Copy out the data word for word. The images are not part of the copy.

▸ **Material provided**

++++

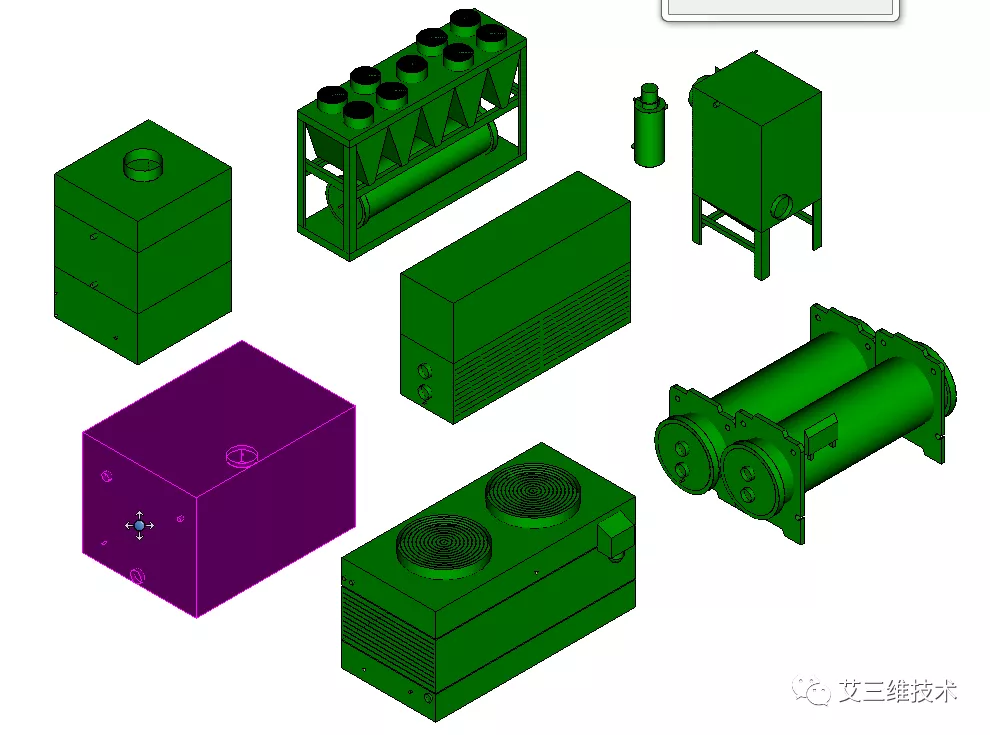 艾三维技术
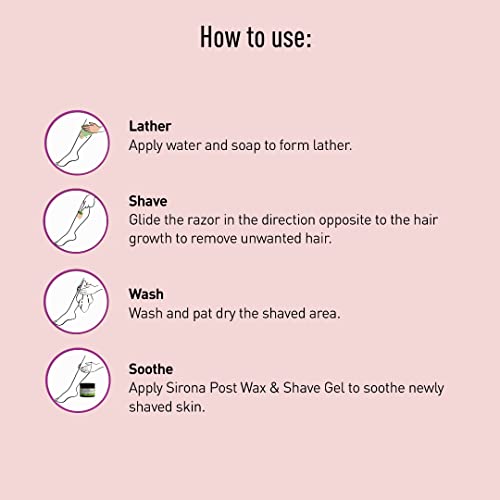 How to use:

Lather
Apply water and soap to form lather.

Shave
Glide the razor in the direction opposite to the hair growth to remove unwanted hair.

Wash
Wash and pat dry the shaved area.

Soothe
Apply Sirona Post Wax & Shave Gel to soothe newly shaved skin.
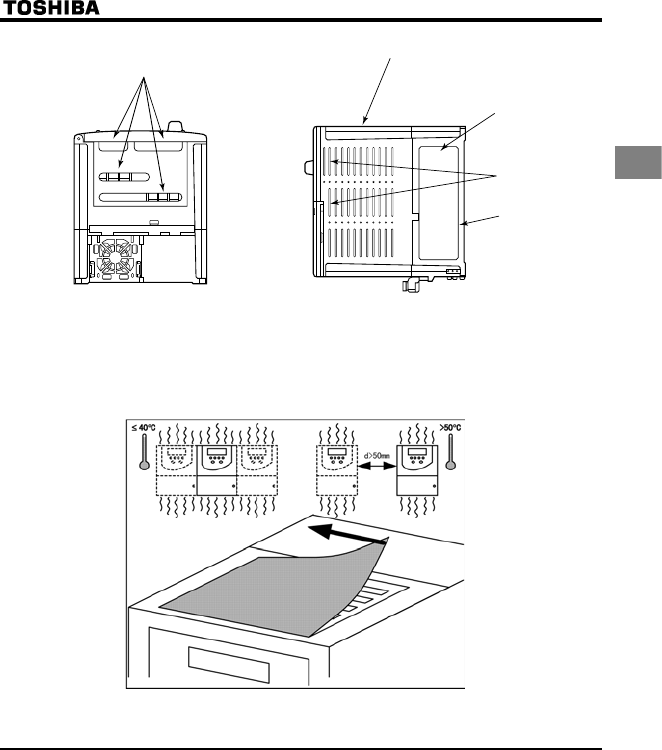 TOSHIBA

≤ 40°C

d>50mm

>50°C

++++

▸ **Answer to this task**
 艾三维技术
 How to use:

Lather
Apply water and soap to form lather.

Shave
Glide the razor in the direction opposite to the hair growth to remove unwanted hair.

Wash
Wash and pat dry the shaved area.

Soothe
Apply Sirona Post Wax & Shave Gel to soothe newly shaved skin.
 TOSHIBA

≤ 40°C

d>50mm

>50°C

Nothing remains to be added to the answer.